[Excerpted records]
════════════════════

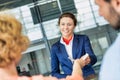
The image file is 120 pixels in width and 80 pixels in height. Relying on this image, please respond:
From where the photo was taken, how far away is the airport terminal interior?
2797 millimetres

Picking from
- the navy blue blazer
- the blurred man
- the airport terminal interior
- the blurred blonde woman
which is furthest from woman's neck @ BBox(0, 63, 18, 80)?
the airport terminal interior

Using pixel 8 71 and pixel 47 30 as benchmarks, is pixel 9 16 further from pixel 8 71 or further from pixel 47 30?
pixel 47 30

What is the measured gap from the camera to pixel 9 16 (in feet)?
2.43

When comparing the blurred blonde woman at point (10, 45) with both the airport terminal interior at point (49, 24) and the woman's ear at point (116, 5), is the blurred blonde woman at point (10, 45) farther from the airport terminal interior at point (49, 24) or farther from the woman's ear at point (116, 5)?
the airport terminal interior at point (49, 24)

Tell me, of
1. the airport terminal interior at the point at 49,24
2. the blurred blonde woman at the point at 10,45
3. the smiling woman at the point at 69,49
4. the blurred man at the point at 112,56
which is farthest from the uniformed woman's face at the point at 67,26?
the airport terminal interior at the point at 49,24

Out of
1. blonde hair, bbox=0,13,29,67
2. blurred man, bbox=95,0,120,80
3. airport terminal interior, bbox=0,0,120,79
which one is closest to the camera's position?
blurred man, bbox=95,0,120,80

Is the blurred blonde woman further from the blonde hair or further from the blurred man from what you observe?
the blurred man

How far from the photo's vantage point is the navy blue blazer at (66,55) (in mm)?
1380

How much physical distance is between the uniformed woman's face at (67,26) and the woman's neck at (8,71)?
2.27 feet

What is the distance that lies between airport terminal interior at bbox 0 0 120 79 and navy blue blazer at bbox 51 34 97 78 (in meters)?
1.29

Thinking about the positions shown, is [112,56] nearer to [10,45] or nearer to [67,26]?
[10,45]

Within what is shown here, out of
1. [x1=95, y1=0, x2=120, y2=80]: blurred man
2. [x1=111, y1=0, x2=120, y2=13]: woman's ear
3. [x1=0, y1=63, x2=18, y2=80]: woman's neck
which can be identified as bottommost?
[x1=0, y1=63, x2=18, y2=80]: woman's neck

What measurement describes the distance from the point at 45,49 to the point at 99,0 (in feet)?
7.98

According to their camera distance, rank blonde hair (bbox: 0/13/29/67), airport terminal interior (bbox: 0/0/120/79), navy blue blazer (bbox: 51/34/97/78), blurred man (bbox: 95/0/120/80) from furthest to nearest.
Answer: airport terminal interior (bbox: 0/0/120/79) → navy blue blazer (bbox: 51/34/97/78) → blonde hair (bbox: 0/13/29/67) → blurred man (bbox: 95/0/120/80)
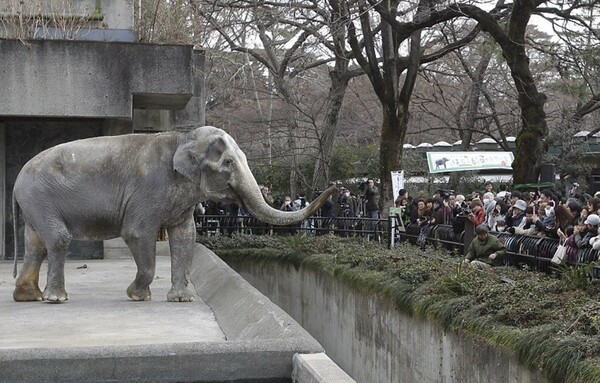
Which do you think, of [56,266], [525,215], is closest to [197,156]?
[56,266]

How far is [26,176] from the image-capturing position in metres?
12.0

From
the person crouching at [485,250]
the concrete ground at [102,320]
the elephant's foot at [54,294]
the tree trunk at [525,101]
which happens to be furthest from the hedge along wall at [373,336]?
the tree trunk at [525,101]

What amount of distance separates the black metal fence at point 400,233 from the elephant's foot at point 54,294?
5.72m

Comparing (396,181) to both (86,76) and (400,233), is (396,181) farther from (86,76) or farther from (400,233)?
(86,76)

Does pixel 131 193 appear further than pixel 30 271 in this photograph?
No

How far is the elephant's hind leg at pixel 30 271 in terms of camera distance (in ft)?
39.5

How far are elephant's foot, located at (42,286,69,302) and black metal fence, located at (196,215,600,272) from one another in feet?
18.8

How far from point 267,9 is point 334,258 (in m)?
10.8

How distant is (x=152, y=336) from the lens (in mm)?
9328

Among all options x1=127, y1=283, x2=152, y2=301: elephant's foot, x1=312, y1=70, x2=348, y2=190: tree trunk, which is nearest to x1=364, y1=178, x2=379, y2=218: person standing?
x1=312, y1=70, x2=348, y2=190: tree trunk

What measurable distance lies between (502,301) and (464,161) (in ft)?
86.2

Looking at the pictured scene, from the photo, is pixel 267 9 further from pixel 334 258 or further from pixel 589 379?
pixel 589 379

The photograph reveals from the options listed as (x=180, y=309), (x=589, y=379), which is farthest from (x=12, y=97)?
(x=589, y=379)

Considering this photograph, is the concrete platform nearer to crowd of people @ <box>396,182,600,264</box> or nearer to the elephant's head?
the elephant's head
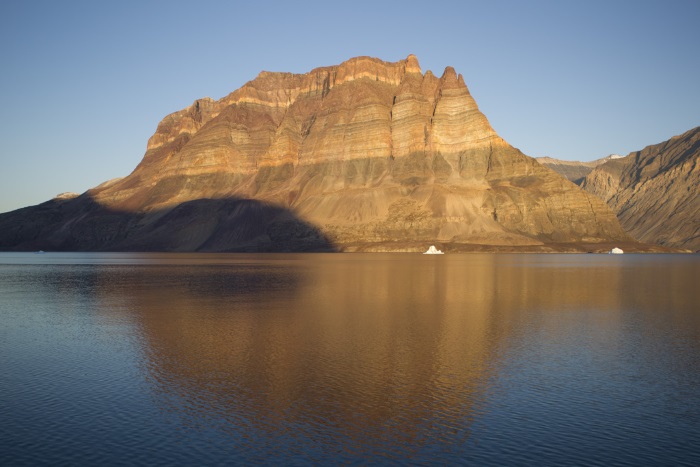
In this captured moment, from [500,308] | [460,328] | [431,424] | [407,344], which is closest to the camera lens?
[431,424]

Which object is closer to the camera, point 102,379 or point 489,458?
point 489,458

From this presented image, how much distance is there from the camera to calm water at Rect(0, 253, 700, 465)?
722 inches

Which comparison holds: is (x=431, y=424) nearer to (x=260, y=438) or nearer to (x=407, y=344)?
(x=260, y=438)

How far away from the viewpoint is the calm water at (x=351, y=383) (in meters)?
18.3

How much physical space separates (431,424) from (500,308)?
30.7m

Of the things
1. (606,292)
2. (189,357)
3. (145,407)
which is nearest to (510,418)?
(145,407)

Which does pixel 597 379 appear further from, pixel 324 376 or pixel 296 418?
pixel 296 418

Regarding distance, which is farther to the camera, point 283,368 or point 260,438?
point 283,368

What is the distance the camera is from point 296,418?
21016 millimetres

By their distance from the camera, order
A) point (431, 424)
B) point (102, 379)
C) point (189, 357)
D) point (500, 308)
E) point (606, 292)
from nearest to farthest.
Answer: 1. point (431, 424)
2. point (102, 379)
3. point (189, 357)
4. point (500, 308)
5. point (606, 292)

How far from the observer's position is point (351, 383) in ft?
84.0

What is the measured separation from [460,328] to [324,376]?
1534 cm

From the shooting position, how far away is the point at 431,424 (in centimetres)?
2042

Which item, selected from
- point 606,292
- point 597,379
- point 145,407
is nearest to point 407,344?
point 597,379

════════════════════

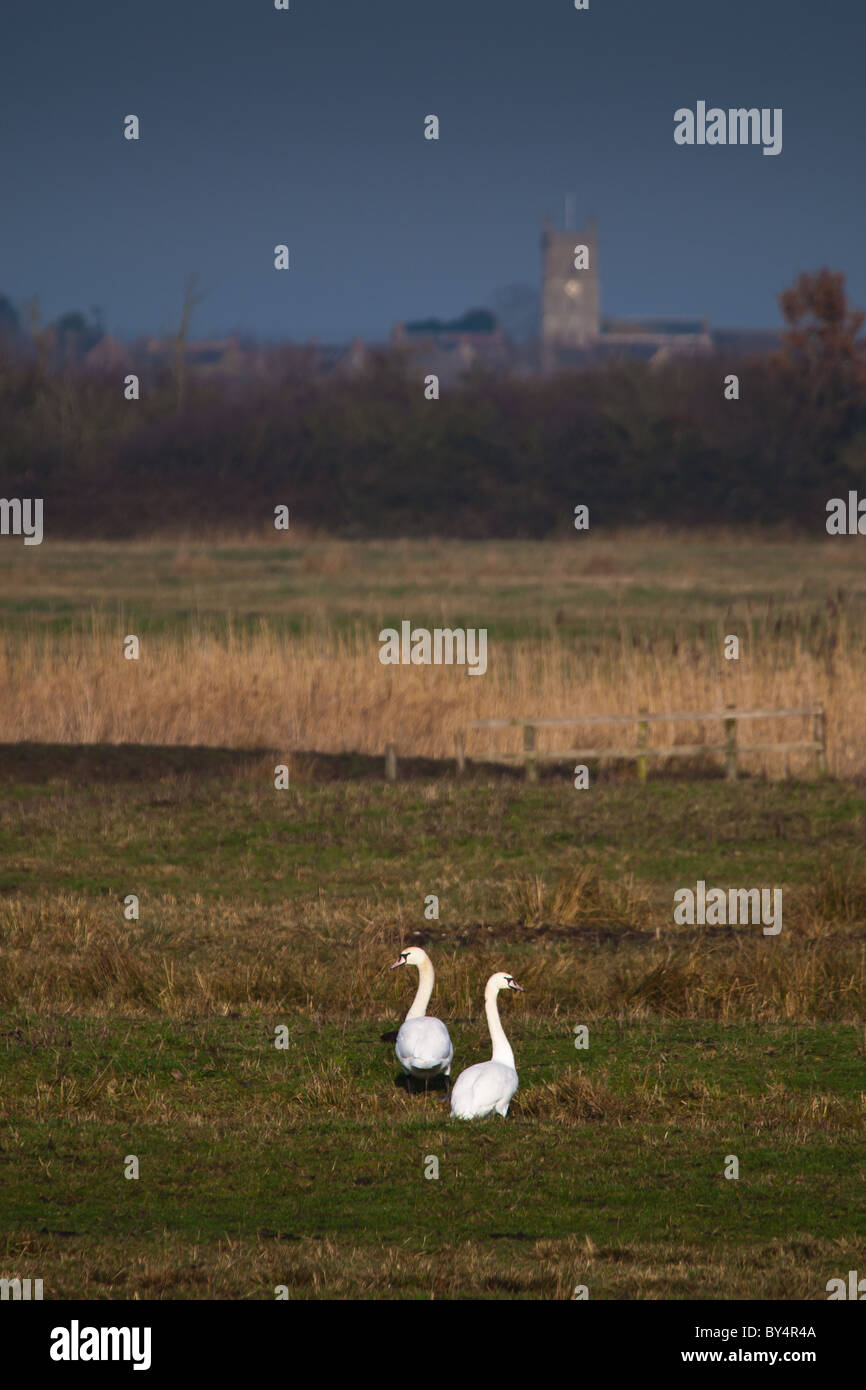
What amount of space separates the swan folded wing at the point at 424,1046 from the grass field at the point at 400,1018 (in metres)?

════════════════════

[What the exercise asks]
Extract each line of the entries above that contains the word "farthest".

[Result of the task]
which is farthest from the uniformed woman's face at the point at 67,26?
The photograph reveals from the options listed as (x=180, y=309), (x=589, y=379), which is farthest from (x=12, y=97)?
from nearest to farthest.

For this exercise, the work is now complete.